__Prompt__
Write the entries out again in full and unchanged, dropping every image.

============================================================

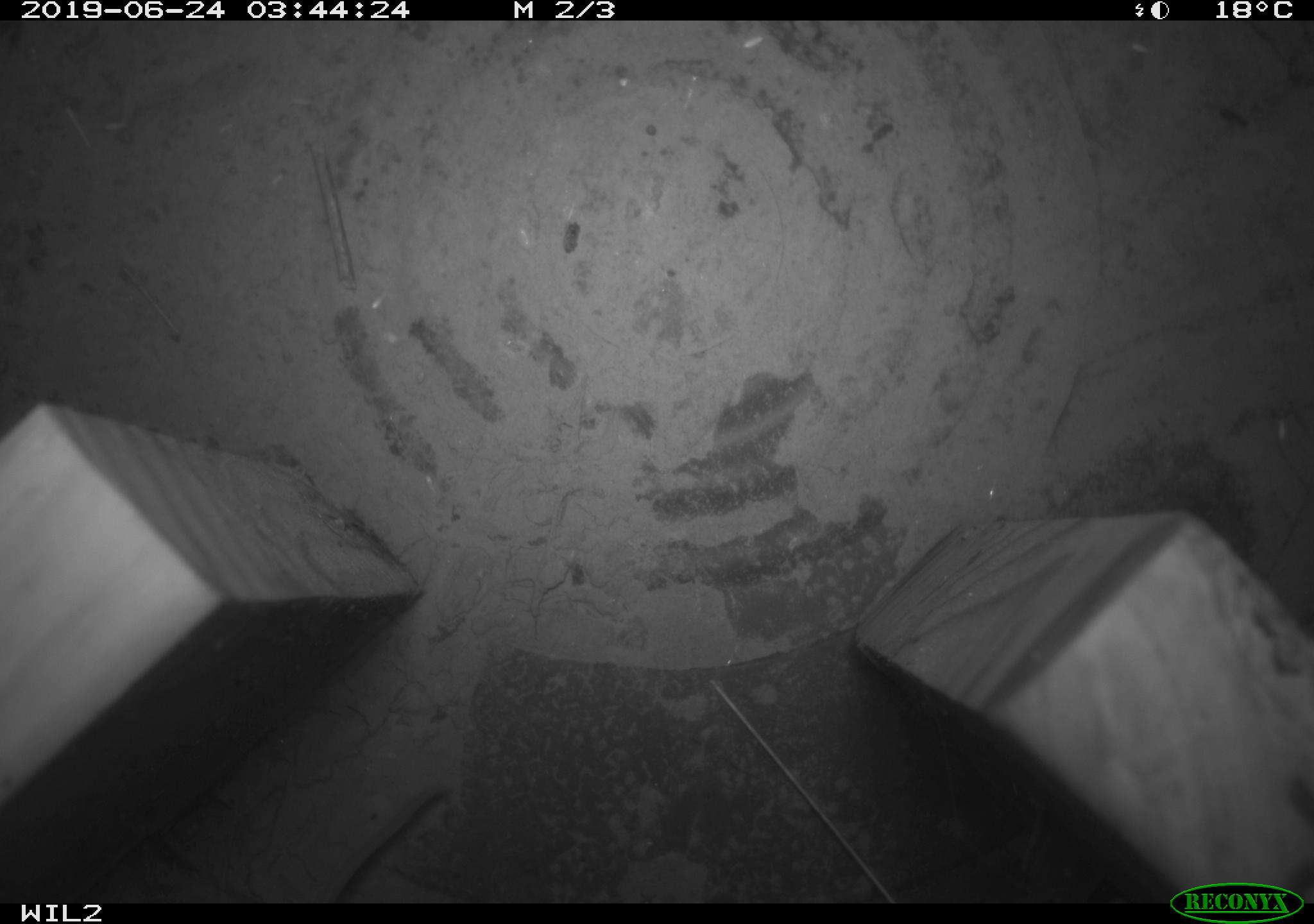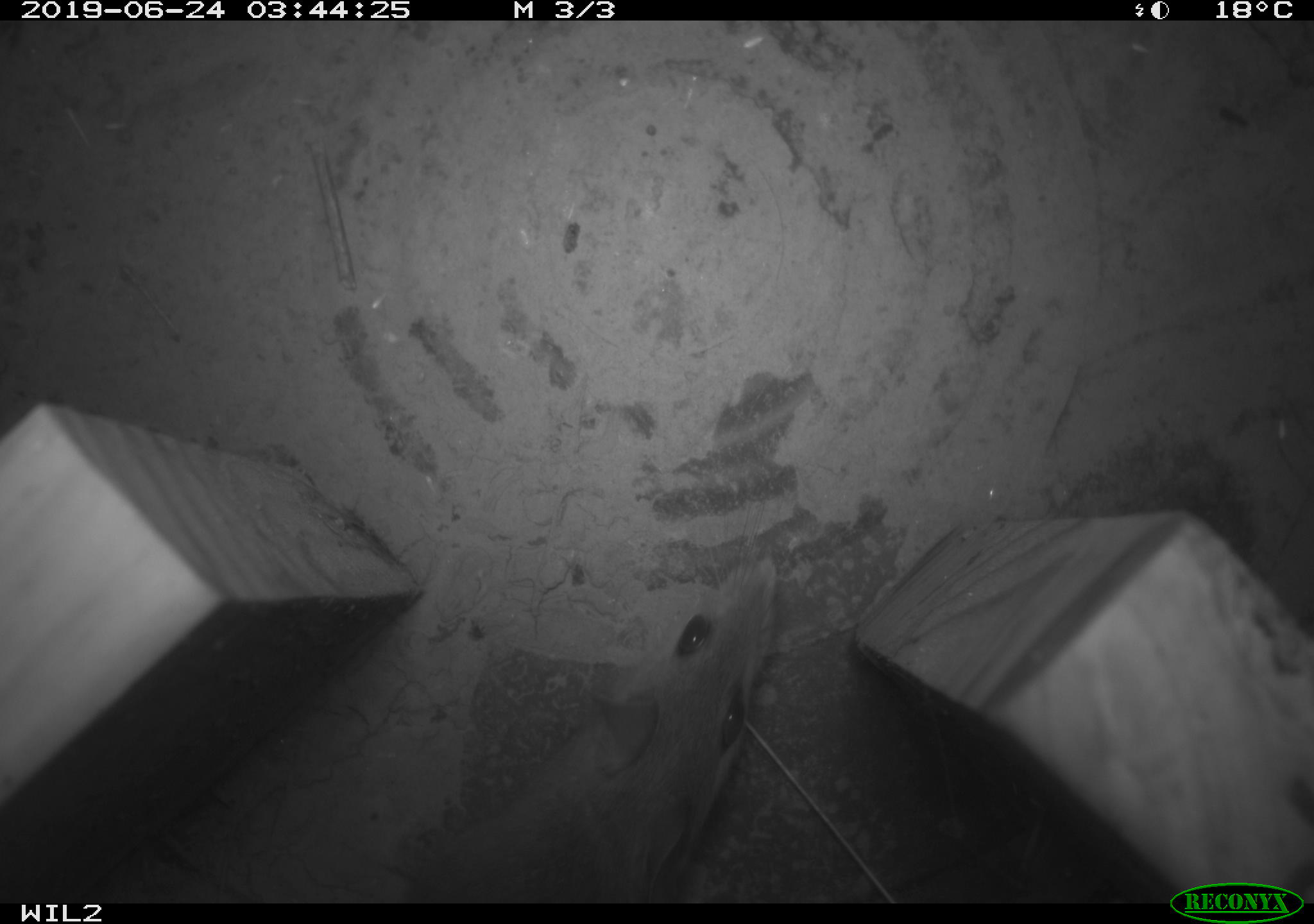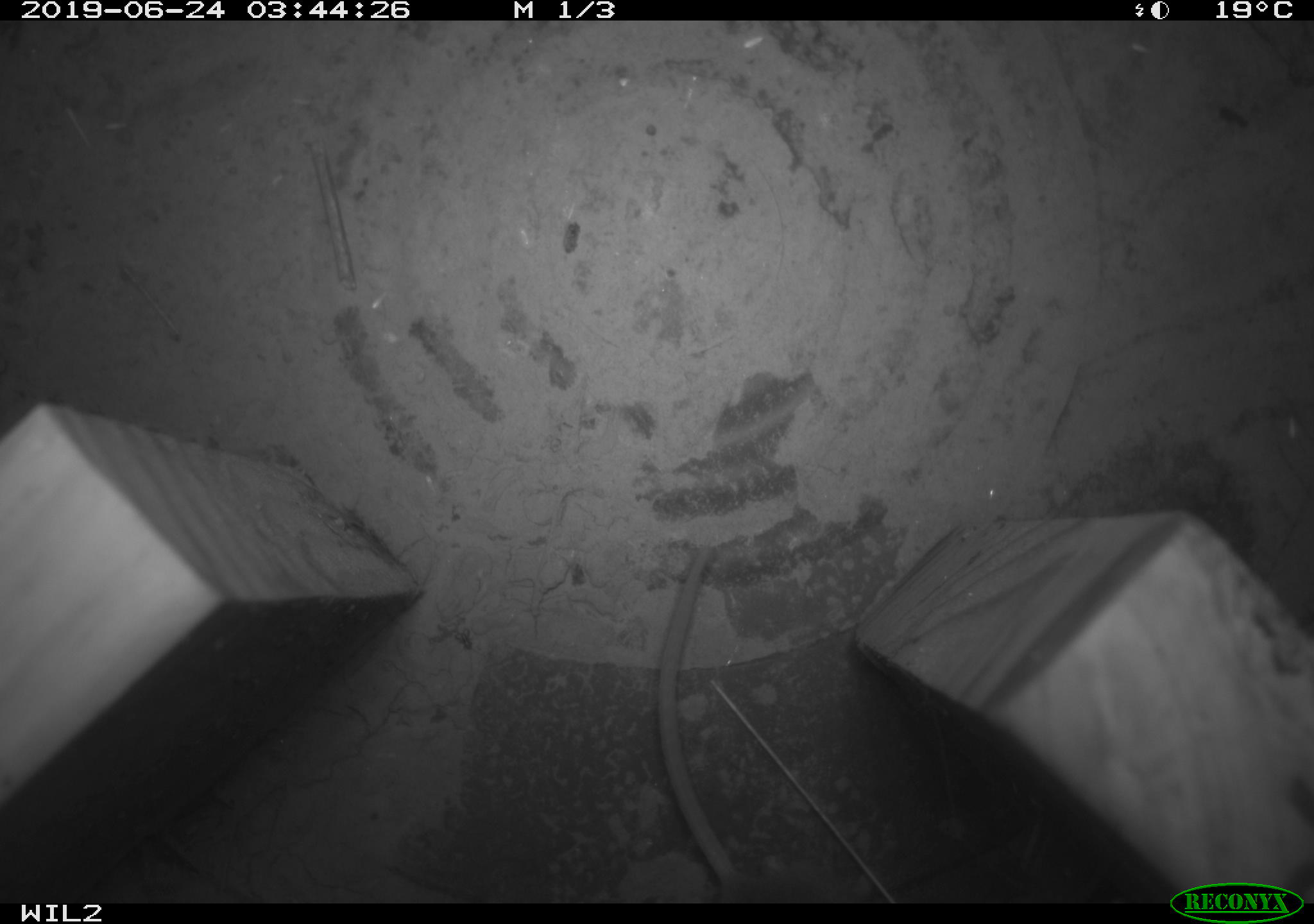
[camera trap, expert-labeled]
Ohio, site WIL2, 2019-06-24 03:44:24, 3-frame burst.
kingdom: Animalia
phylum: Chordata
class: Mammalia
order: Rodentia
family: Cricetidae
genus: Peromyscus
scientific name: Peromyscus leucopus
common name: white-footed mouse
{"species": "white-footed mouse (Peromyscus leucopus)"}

============================================================

__Result of this exercise__
[camera trap, expert-labeled]
Ohio, site WIL2, 2019-06-24 03:44:24, 3-frame burst.
kingdom: Animalia
phylum: Chordata
class: Mammalia
order: Rodentia
family: Cricetidae
genus: Peromyscus
scientific name: Peromyscus leucopus
common name: white-footed mouse
{"species": "white-footed mouse (Peromyscus leucopus)"}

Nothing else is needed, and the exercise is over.